Any thoughts on this?

Thanks,
Sean
--
Sean Reifschneider, Member of Technical Staff <jafo(a)tummy.com>
tummy.com, ltd. - Linux Consulting since 1995: Ask me about High Availability

From: Sahil Tandon on
On Wed, 17 Mar 2010, Sean Reifschneider wrote:

> Mar 16 12:50:11 mailhost postfix/cleanup[9490]: warning: milter
> inet:127.0.0.1:2092: can't read SMFIC_HEADER reply packet header: Success

What is the output of 'postconf milter_protocol'? This might be totally
unrelated, but I wonder if it has something to do with your problem:
you're using pymilter built with Sendmail 8.14 libraries, which imply
protocol 6, but Postfix < 2.6 defaults to milter_protocol = 2.

--
Sahil Tandon <sahil(a)tandon.net>

From: Wietse Venema on
Sean Reifschneider:
> I'm reporting this primarily because the other searching I've done has
> turned up this same error message, but with nothing that clearly points out
> what the root of the issue really is.

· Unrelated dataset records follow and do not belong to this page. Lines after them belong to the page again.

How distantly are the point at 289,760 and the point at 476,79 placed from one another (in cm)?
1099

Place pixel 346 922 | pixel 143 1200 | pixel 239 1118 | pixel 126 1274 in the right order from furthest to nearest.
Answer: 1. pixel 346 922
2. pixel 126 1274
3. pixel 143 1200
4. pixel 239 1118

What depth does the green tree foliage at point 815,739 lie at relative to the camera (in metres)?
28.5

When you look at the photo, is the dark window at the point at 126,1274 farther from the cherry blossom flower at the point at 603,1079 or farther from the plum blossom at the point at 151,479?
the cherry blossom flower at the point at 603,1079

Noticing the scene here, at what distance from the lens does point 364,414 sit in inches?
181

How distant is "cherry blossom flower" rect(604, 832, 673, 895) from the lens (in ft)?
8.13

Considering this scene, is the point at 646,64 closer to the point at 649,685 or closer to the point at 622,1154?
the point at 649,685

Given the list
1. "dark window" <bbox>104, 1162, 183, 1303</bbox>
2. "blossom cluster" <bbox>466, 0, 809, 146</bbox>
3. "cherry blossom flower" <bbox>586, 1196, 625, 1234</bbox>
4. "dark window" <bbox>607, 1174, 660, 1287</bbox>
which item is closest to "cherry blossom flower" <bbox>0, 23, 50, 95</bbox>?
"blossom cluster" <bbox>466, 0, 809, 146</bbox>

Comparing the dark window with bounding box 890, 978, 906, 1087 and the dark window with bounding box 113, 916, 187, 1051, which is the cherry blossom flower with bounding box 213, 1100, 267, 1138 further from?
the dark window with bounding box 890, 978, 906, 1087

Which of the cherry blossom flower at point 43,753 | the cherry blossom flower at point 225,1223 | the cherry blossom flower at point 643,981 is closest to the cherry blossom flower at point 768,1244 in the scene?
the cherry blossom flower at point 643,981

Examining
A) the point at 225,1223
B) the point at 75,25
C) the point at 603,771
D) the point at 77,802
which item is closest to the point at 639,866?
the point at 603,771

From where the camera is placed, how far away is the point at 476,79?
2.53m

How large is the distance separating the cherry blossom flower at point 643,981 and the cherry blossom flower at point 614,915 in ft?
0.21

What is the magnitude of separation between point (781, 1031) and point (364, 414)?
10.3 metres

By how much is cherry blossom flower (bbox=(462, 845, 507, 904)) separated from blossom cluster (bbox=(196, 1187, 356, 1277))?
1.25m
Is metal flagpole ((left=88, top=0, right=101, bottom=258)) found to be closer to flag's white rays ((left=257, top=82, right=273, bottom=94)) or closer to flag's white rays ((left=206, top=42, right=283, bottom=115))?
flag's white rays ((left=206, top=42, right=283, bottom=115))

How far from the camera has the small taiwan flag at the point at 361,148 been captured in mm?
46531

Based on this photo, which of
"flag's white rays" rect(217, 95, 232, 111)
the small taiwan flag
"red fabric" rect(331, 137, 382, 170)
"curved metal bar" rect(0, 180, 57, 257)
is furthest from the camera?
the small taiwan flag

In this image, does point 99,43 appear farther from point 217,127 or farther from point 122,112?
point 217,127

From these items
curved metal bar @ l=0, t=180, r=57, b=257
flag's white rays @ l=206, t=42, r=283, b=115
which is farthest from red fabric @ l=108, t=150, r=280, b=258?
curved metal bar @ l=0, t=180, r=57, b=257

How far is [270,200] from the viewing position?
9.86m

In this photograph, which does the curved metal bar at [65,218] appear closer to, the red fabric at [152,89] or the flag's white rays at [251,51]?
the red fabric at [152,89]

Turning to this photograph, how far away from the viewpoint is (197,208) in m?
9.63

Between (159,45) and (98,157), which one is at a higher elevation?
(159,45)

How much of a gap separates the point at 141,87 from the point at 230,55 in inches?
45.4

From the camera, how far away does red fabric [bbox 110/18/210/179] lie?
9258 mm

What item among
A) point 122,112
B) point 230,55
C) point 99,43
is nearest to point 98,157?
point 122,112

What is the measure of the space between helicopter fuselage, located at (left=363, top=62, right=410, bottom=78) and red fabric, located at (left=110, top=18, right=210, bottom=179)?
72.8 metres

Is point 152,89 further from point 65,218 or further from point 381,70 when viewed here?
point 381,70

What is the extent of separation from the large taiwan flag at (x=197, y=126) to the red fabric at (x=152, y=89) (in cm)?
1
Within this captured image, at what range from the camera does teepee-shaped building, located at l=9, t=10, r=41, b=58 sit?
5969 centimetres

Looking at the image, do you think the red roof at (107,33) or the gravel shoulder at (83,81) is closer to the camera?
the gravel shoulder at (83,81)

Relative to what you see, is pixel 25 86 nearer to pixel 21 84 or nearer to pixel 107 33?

I'm hoping someone can shed some
> light on it.
>
> We've been having little if any luck tracking down an issue where for a
> small sub-set of users their messages are causing the following to be
> logged:
>
> can't read SMFIC_HEADER reply packet header: Success
>
> The closest I've found in searching is this message:
>
> http://readlist.com/lists/postfix.org/postfix-users/13/67034.html

What about the remedies suggested in the Postfix MILTER_README?

If the Postfix milter_protocol setting specifies a too high
version, the libmilter library simply hangs up without logging
a warning, and you see a Postfix warning message like one of
the following:

warning: milter inet:host:port: can't read packet header: Unknown error : 0
warning: milter inet:host:port: can't read packet header: Success
warning: milter inet:host:port: can't read SMFIC_DATA reply packet header: No such file or directory

That's Sendmail libmilter hanging up.

Wietse

From: Sean Reifschneider on
On 03/18/2010 05:57 AM, Wietse Venema wrote:
> If the Postfix milter_protocol setting specifies a too high
> version, the libmilter library simply hangs up without logging

We've tried protocol versions 2, 4, and 6 with the same error. We've also
tried two different versions of the libmilter: 8.13 and 8.14. We're trying
version 3 of the protocol right now, but it will take a while to know for
sure what the result of that is. It only happens for a few specific users
who only send mail a few times a day.

My experience in the past has been that having the wrong protocol version
causes problems on all the milter interactions. In this case the milter is
working fine for almost all the requests, except for a couple of users (out
of thousands).

Thanks,
Sean
--
Sean Reifschneider, Member of Technical Staff <jafo(a)tummy.com>
tummy.com, ltd. - Linux Consulting since 1995: Ask me about High Availability

From: Wietse Venema on
Sean Reifschneider:
> On 03/18/2010 05:57 AM, Wietse Venema wrote:
> > If the Postfix milter_protocol setting specifies a too high
> > version, the libmilter library simply hangs up without logging
>
> We've tried protocol versions 2, 4, and 6 with the same error. We've also
> tried two different versions of the libmilter: 8.13 and 8.14. We're trying
> version 3 of the protocol right now, but it will take a while to know for
> sure what the result of that is. It only happens for a few specific users
> who only send mail a few times a day.
>
> My experience in the past has been that having the wrong protocol version
> causes problems on all the milter interactions. In this case the milter is
> working fine for almost all the requests, except for a couple of users (out
> of thousands).

Unfortunately, it seems that my crystal ball isn't working today.